Dalam dokumen reza a a wattimena dunia dalam gelembung (Halaman 75-79)

Saat ini, saya sedang menetap di Jakarta. Hampir setiap hari, saya berkeliling kota untuk melihat keadaannya sekarang. Sambil jalan, mengamati, menganalisis, membuat alternatif solusi, saya juga sekalian nostalgia. Saya tumbuh dan besar di kota yang besar sekaligus kacau ini.

Setelah beberapa kali berkeliling, muncul beberapa ide dalam kepala saya untuk membenahi Jakarta. Kebetulan, Jakarta sedang melaksanakan pemilihan Gubernur, dan salah satu kandidatnya amat potensial untuk memperbaiki Jakarta. Siapa itu? Tebak sendiri, yang pasti bukan orang lama. Ada tujuh langkah praktis yang, pada hemat saya, bisa dengan segera dilakukan oleh gubernur terpilih selanjutnya.

Membenahi Pasar

Yang pertama adalah membenahi pasar. Banyak pasar di Jakarta, mulai dari Pasar Klender, Pasar Minggu, Pasar Senen, sampai dengan Pasar Pramuka. Mayoritas tempatnya jorok, dan tidak punya tempat parkir resmi. Pelayanannya juga tidak profesional.

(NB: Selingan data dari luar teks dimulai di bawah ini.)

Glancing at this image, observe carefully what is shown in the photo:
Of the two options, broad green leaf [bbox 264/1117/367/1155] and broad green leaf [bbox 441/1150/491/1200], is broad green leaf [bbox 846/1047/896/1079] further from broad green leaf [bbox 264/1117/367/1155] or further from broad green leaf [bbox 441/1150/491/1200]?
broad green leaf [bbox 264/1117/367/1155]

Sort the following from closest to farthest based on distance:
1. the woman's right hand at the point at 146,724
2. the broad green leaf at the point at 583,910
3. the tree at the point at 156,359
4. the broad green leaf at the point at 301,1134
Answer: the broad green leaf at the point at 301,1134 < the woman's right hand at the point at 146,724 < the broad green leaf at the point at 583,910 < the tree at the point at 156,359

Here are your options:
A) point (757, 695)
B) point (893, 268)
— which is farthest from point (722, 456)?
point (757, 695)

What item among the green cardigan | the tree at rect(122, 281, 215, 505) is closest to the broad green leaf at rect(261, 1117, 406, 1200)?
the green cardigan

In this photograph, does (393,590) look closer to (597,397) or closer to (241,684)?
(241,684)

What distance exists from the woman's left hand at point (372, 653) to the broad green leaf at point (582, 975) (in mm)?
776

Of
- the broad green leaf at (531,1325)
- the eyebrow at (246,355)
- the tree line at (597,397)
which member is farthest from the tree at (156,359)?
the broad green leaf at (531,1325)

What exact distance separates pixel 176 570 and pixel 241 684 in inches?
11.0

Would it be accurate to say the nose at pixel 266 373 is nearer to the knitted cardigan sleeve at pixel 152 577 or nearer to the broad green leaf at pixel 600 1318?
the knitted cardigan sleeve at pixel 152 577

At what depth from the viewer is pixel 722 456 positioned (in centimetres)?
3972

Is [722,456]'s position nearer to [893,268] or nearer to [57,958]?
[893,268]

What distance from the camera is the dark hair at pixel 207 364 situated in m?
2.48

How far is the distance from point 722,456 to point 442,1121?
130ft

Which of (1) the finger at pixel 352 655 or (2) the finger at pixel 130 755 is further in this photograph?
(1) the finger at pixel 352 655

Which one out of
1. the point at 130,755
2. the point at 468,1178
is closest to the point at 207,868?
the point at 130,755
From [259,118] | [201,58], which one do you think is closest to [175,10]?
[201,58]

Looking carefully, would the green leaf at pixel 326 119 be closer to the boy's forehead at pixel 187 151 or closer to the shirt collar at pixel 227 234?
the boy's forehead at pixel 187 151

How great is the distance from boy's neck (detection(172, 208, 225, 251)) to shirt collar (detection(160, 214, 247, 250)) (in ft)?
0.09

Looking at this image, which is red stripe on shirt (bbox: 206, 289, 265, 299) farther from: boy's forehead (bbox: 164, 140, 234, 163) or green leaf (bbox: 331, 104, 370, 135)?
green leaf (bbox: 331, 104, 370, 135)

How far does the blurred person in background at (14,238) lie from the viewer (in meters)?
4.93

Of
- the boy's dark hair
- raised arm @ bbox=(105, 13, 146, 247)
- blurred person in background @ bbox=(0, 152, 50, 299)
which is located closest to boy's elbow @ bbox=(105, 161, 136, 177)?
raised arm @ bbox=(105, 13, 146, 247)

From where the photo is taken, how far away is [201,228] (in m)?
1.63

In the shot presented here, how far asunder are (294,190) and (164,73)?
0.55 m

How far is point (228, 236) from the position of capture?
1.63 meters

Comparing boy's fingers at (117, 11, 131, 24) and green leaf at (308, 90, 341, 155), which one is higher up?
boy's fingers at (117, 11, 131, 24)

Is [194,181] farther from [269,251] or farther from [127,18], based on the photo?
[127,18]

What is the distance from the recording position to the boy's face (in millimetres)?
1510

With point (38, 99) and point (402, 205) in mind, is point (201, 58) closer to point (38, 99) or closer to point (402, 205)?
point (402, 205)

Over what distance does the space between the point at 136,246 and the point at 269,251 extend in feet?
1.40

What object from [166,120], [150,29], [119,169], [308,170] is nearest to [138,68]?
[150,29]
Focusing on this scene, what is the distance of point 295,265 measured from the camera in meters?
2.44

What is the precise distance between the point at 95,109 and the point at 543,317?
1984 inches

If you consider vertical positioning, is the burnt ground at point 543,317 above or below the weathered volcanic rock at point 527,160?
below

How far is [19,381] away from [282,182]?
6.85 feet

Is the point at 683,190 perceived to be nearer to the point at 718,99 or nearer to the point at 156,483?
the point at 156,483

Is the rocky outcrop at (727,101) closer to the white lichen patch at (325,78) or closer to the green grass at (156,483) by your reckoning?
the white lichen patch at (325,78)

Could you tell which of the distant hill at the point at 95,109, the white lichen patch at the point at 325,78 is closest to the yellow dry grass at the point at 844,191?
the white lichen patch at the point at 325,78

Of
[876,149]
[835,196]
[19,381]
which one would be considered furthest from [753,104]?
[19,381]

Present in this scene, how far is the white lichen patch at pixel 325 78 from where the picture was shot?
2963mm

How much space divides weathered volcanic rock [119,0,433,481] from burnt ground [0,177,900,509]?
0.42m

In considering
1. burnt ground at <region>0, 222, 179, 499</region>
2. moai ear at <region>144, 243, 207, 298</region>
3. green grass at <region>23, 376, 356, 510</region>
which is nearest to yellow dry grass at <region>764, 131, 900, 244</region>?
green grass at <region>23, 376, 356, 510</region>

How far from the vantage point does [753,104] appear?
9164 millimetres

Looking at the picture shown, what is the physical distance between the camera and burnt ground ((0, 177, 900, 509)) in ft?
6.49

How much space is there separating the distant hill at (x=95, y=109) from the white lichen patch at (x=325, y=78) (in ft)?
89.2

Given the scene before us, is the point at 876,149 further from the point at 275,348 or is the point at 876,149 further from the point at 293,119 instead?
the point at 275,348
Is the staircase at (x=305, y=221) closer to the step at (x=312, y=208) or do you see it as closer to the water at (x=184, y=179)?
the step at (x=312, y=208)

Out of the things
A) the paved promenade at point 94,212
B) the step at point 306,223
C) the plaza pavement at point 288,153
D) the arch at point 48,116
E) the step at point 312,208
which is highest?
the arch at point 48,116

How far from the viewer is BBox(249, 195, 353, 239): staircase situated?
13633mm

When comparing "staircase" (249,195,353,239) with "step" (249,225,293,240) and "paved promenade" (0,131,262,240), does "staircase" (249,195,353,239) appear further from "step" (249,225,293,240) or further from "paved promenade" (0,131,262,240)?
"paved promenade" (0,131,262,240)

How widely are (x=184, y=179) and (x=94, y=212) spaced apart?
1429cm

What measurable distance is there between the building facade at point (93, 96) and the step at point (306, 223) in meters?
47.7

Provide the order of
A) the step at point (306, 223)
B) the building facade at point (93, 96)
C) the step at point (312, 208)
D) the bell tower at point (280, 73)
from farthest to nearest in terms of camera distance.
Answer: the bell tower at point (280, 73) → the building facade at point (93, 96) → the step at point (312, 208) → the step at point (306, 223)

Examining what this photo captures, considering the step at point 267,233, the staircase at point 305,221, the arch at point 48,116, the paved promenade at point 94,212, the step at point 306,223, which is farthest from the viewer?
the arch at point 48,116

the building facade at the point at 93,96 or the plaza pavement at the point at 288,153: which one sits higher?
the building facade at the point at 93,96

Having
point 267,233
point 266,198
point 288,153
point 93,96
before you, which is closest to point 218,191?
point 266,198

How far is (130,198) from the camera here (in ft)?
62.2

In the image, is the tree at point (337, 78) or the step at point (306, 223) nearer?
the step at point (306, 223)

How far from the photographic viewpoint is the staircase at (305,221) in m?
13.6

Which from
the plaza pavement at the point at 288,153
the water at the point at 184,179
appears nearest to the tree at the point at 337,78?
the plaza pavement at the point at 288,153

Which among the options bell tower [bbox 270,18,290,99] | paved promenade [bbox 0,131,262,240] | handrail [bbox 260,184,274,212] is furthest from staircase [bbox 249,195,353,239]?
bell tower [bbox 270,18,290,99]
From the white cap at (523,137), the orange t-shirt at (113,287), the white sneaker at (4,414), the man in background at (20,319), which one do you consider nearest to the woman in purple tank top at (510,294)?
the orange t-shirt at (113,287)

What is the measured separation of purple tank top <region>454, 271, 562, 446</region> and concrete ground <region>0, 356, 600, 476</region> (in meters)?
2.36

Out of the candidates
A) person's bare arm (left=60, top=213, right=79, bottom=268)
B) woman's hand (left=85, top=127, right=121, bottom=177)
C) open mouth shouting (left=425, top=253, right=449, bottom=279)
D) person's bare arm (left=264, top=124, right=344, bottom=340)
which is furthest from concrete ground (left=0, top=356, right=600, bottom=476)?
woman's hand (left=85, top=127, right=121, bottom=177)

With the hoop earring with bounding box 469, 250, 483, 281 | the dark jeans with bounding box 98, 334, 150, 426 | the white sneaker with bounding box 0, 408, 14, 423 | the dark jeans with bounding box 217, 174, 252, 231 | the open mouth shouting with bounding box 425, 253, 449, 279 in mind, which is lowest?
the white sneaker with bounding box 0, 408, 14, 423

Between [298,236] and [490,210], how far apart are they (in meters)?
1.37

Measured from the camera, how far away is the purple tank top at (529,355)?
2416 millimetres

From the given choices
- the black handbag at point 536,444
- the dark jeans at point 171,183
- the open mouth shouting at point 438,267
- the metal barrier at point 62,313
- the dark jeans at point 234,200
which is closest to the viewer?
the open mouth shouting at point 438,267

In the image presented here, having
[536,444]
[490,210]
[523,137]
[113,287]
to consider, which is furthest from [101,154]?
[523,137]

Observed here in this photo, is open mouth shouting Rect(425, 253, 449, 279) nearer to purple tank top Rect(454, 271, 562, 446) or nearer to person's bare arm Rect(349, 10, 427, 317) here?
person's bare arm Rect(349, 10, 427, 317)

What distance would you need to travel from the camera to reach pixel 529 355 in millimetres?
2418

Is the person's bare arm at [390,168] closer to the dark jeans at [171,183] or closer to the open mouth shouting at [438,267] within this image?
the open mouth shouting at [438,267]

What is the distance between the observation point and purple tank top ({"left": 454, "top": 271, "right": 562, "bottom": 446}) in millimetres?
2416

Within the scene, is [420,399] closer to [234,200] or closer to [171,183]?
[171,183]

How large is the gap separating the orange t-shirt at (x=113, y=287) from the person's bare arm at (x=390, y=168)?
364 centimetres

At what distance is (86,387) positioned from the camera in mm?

Ini yang, pada hemat saya, harus segera dibenahi. Untuk mengurangi kemacetan, pasar-pasar tersebut harus segera dibuatkan tempat parkir yang layak. Hampir semua pasar yang saya kunjungi menggunakan jalan raya sebagai tempat parkirnya, karena mereka tidak memiliki tempat parkir yang layak. Akibatnya, jalanan makin sempit, dan kita semua terjebak dalam kemacetan.

Tempar parkir yang layak itu harus aman, bersih, dan, yang pasti, tidak memakan jalan raya, atau trotoar. Tempat parkir itu bisa berupa gedung bertingkat, atau basement pasar. Saya amat yakin, jika semua pasar di Jakarta diberikan tempat parkir yang resmi dan aman, maka kemacetan akan jauh berkurang. Saya juga yakin, Pemda DKI, bersama dengan jajaran swasta dan masyarakat sipil, punya cukup uang untuk melakukan ini semua.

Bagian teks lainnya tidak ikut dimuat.